By Devin Powell
Cells plucked from a trout’s snout swivel like tiny compasses to line up with a nearby magnet. That sensitivity, credited to iron inside the cells, could explain how fish, birds and other animals sense Earth’s magnetic field — a long-standing mystery among biologists.
“For decades scientists have been searching for the cells responsible for magnetosensation,” says David Keays, a neuroscientist at the Research Institute of Molecular Pathology in Vienna who wasn’t involved in the new study. “They’re the biological equivalent of the elusive Higgs boson.”
The first demonstration of an animal’s internal compass dates to nearly half a century ago, when experiments showed that caged robins turn when exposed to rotating magnetic fields. Other birds, as well as sea turtles and some fish and amphibians, share this remarkable ability.
But the cells behind the unusual sense — which humans either lack or aren’t aware of — have remained elusive. Magnetic fields easily penetrate flesh, so receptors that respond to them could, presumably, be hidden anywhere in the body.

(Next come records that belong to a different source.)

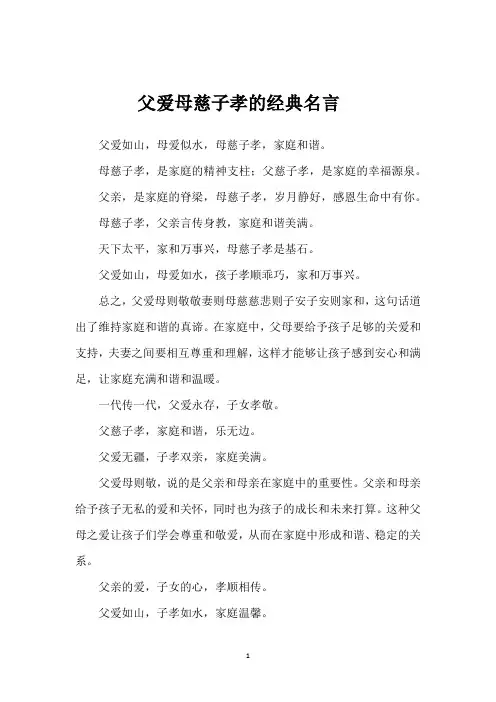 父爱母慈子孝的经典名言

父爱如山，母爱似水，母慈子孝，家庭和谐。

母慈子孝，是家庭的精神支柱；父慈子孝，是家庭的幸福源泉。

父亲，是家庭的脊梁，母慈子孝，岁月静好，感恩生命中有你。

母慈子孝，父亲言传身教，家庭和谐美满。

天下太平，家和万事兴，母慈子孝是基石。

父爱如山，母爱如水，孩子孝顺乖巧，家和万事兴。

总之，父爱母则敬敬妻则母慈慈悲则子安子安则家和，这句话道出了维持家庭和谐的真谛。在家庭中，父母要给予孩子足够的关爱和支持，夫妻之间要相互尊重和理解，这样才能够让孩子感到安心和满足，让家庭充满和谐和温暖。

一代传一代，父爱永存，子女孝敬。

父慈子孝，家庭和谐，乐无边。

父爱无疆，子孝双亲，家庭美满。

父爱母则敬，说的是父亲和母亲在家庭中的重要性。父亲和母亲给予孩子无私的爱和关怀，同时也为孩子的成长和未来打算。这种父母之爱让孩子们学会尊重和敬爱，从而在家庭中形成和谐、稳定的关系。

父亲的爱，子女的心，孝顺相传。

父爱如山，子孝如水，家庭温馨。

1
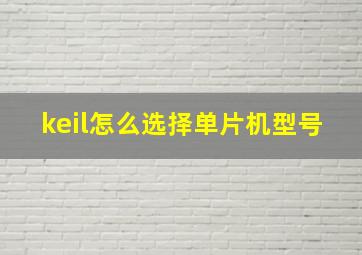 keil怎么选择单片机型号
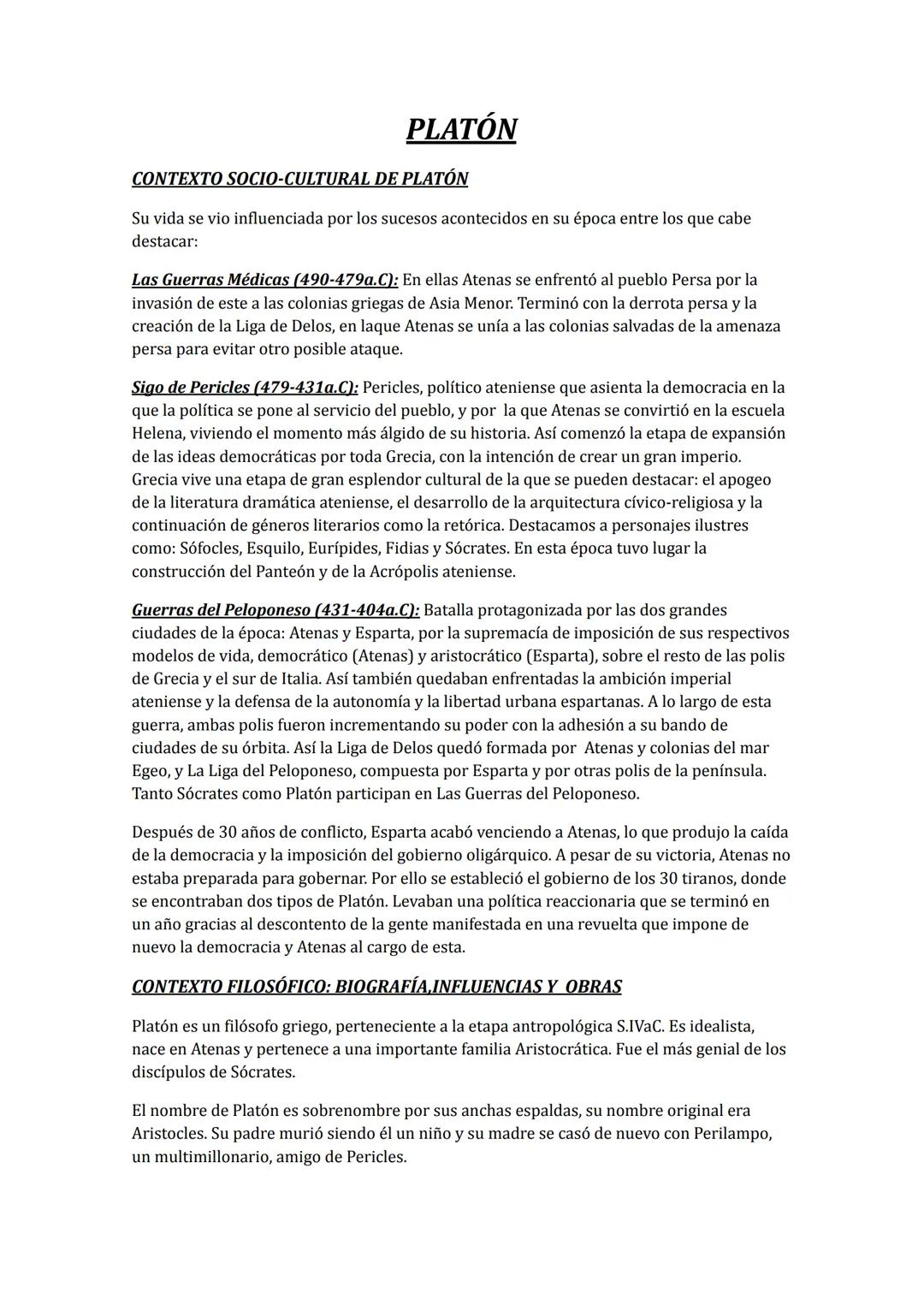 PLATÓN

CONTEXTO SOCIO-CULTURAL DE PLATÓN

Su vida se vio influenciada por los sucesos acontecidos en su época entre los que cabe destacar:

Las Guerras Médicas (490-479a.C): En ellas Atenas se enfrentó al pueblo Persa por la invasión de este a las colonias griegas de Asia Menor. Terminó con la derrota persa y la creación de la Liga de Delos, en laque Atenas se unía a las colonias salvadas de la amenaza persa para evitar otro posible ataque.

Sigo de Pericles (479-431a.C): Pericles, político ateniense que asienta la democracia en la que la política se pone al servicio del pueblo, y por la que Atenas se convirtió en la escuela Helena, viviendo el momento más álgido de su historia. Así comenzó la etapa de expansión de las ideas democráticas por toda Grecia, con la intención de crear un gran imperio. Grecia vive una etapa de gran esplendor cultural de la que se pueden destacar: el apogeo de la literatura dramática ateniense, el desarrollo de la arquitectura cívico-religiosa y la continuación de géneros literarios como la retórica. Destacamos a personajes ilustres como: Sófocles, Esquilo, Eurípides, Fidias y Sócrates. En esta época tuvo lugar la construcción del Panteón y de la Acrópolis ateniense.

Guerras del Peloponeso (431-404a.C): Batalla protagonizada por las dos grandes ciudades de la época: Atenas y Esparta, por la supremacía de imposición de sus respectivos modelos de vida, democrático (Atenas) y aristocrático (Esparta), sobre el resto de las polis de Grecia y el sur de Italia. Así también quedaban enfrentadas la ambición imperial ateniense y la defensa de la autonomía y la libertad urbana espartanas. A lo largo de esta guerra, ambas polis fueron incrementando su poder con la adhesión a su bando de ciudades de su órbita. Así la Liga de Delos quedó formada por Atenas y colonias del mar Egeo, y La Liga del Peloponeso, compuesta por Esparta y por otras polis de la península. Tanto Sócrates como Platón participan en Las Guerras del Peloponeso.

Después de 30 años de conflicto, Esparta acabó venciendo a Atenas, lo que produjo la caída de la democracia y la imposición del gobierno oligárquico. A pesar de su victoria, Atenas no estaba preparada para gobernar. Por ello se estableció el gobierno de los 30 tiranos, donde se encontraban dos tipos de Platón. Levaban una política reaccionaria que se terminó en un año gracias al descontento de la gente manifestada en una revuelta que impone de nuevo la democracia y Atenas al cargo de esta.

CONTEXTO FILOSÓFICO: BIOGRAFÍA,INFLUENCIAS Y OBRAS

Platón es un filósofo griego, perteneciente a la etapa antropológica S.IVaC. Es idealista, nace en Atenas y pertenece a una importante familia Aristocrática. Fue el más genial de los discípulos de Sócrates.

El nombre de Platón es sobrenombre por sus anchas espaldas, su nombre original era Aristocles. Su padre murió siendo él un niño y su madre se casó de nuevo con Perilampo, un multimillonario, amigo de Pericles.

Recent clues have pointed to nose tissue as the place to look. In fish, magnetic fields can stimulate brain cells that connect to the nasal cavity, as demonstrated by Michael Walker, a neuroscientist at the University of Auckland in New Zealand, and colleagues. His team also found crystals of magnetite, nature’s most magnetic mineral, in nasal tissue taken from yellowfin tuna.
In the new study, reported online July 9 in the Proceedings of the National Academy of Sciences, Michael Winklhofer of the University of Munich and colleagues broke apart olfactory tissue from rainbow trout. Free-floating cells bombarded with magnetic fields were monitored for a response.
“Looking for magnetosensory cells was really like looking for a needle in a haystack,” Winklhofer says. Unlike the tightly packed receptors for taste, smell and sight, magnetic cells must be spread out. That’s because the magnetite that enables each cell to sense magnetic fields also generates a weak field itself, which could interfere with other cells.
Few and far between, these cells represented about one to four of every 10,000 cells, spun in a tight embrace with the rotating magnetic fields. A closer look at this microscopic tango revealed a chain of magnetite glued inside each cell’s membrane. Like a magnetized compass needle, the iron-rich mineral guided the cell around.
In living tissue, cells aren’t free to spin in this fashion. But the magnetite’s push could open up pores in a cell’s membrane. Charged particles moving in and out could set off electrical impulses, stimulating the brain. To support this theory, the researchers are looking for movements of charged calcium in living cells.
Meanwhile, Keays has built his own magnetoscope to search for magnetic cells in pigeons. He hopes to resolve an ongoing debate (SN: 5/19/12, p. 8) about whether the bird uses its eyes or ears to navigate Earth’s magnetic field — or whether, as it seems in the trout, its nose knows the way.